Health

Humana sues HHS over Medicare Advantage audits rule


Humana is suing to block the implementation of a plan to recoup billions of dollars the federal government says it overpaid to Medicare Advantage carriers.

The health insurance company filed suit in the U.S. District Court for the Northern District of Texas on Friday against a regulation the Centers for Medicare and Medicaid Services announced in January, more than four years after first proposing it. CMS intends to collect payments dating back to 2018, toughen risk-adjustment data validation audits and scrap an adjustment factor designed to align Medicare Advantage with fee-for-service Medicare costs. The agency projects the rule will enable it to reclaim $4.7 billion in overpayments from 2023 to 2032.

Humana alleges that CMS violated the Administrative Procedure Act of 1946 and is asking the court for an injunction to block the regulation. CMS declined to comment.

“The final rule will alter the Medicare Advantage program’s actuarial foundations, with unpredictable consequences for Medicare Advantage organizations and the millions of seniors who rely on the Medicare Advantage program for their healthcare,” according to Humana’s complaint.

Humana is the second-largest Medicare Advantage carrier with 5.8 million enrollees. Humana and market leader UnitedHealth Group collectively cover 47% of Medicare Advantage enrollees, according to CMS data compiled by KFF.

The CMS regulation aims to discourage health insurance companies from manipulating Medicare Advantage risk adjustments to maximize revenue. Medicare Advantage plans receive flat monthly payments for each enrollee, which are based on their risk scores. The agency then reviews a selection of claims and risk codes to determine if they are consistent with patients’ medical records or if there is evidence that insurers engaged in upcoding, and extrapolates those findings across carriers’ entire Medicare Advantage memberships.

Health insurers collected an estimated $17 billion in Medicare Advantage overpayments last year, according to the Medicare Payment Advisory Commission, which makes policy recommendations to Congress.

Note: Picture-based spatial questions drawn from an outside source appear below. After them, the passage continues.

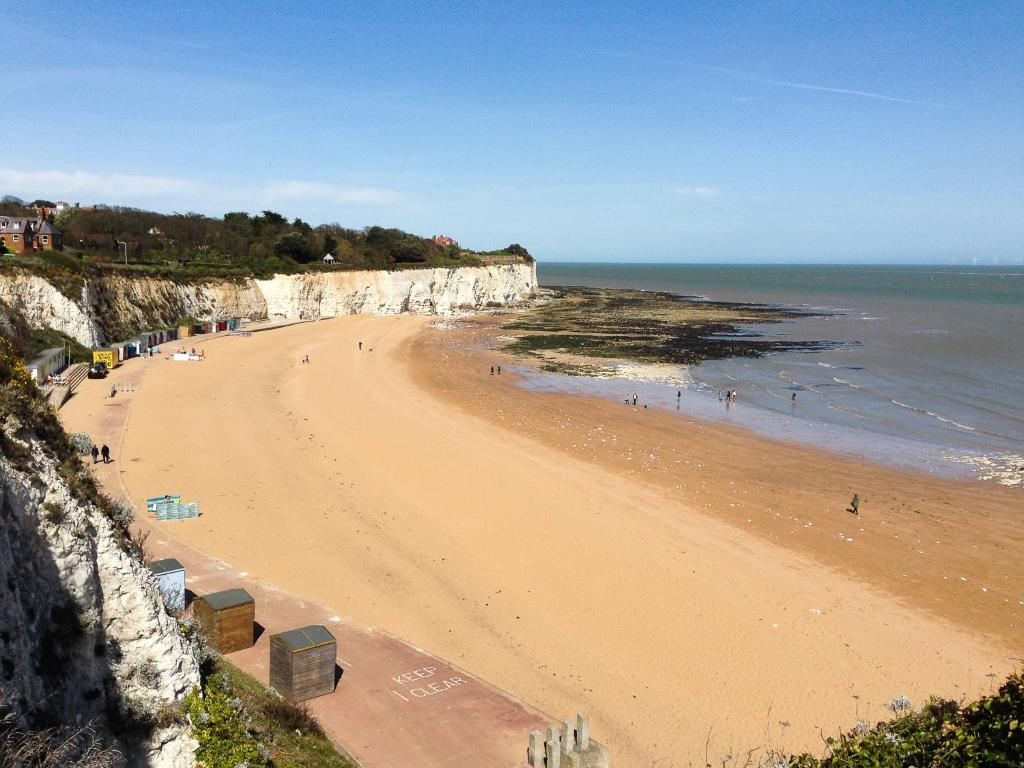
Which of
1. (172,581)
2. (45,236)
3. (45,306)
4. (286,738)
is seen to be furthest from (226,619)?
(45,236)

The Justice Department is suing Humana and other Medicare Advantage carriers over allegations they exaggerated expenses to generate excess payments.

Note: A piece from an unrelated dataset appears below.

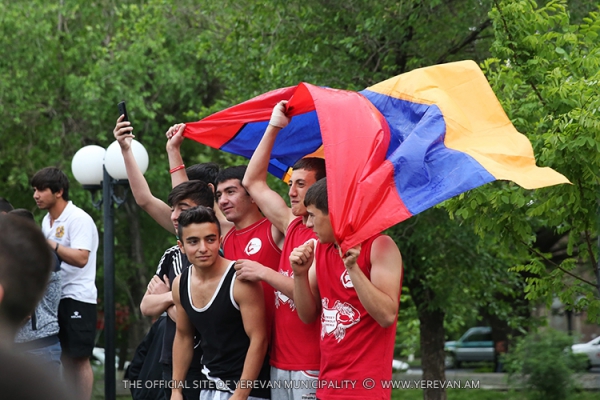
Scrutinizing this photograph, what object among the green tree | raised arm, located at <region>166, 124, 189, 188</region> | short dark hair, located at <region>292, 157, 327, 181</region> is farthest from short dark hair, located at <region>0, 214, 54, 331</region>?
raised arm, located at <region>166, 124, 189, 188</region>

In its new lawsuit, Humana alleges that CMS does not have the statutory authority to claw back payments from past years and that it neither adequately justified its plan to eliminate the fee-for-service adjuster from risk-adjustment data validation, or RADV, audits nor provided sufficient time for public comments on the proposed rule.

Health insurance companies maintain that fee-for-service adjuster is critical to ensuring payments to private Medicare carriers are actuarially equivalent to the traditional program.

“Humana’s annual bid certification explicitly relied on CMS’ public commitment to account for the different documentation standards used to calculate Medicare Advantage payment rates and conduct RADV audits before recouping any payments associated with diagnosis codes that were not documented in enrollees’ medical records,” Humana wrote in its lawsuit.

Medicare Advantage insurers are set to receive a 1.12% cut to their base payments next year under a final rule published in March that also makes significant changes to the star ratings quality bonus program.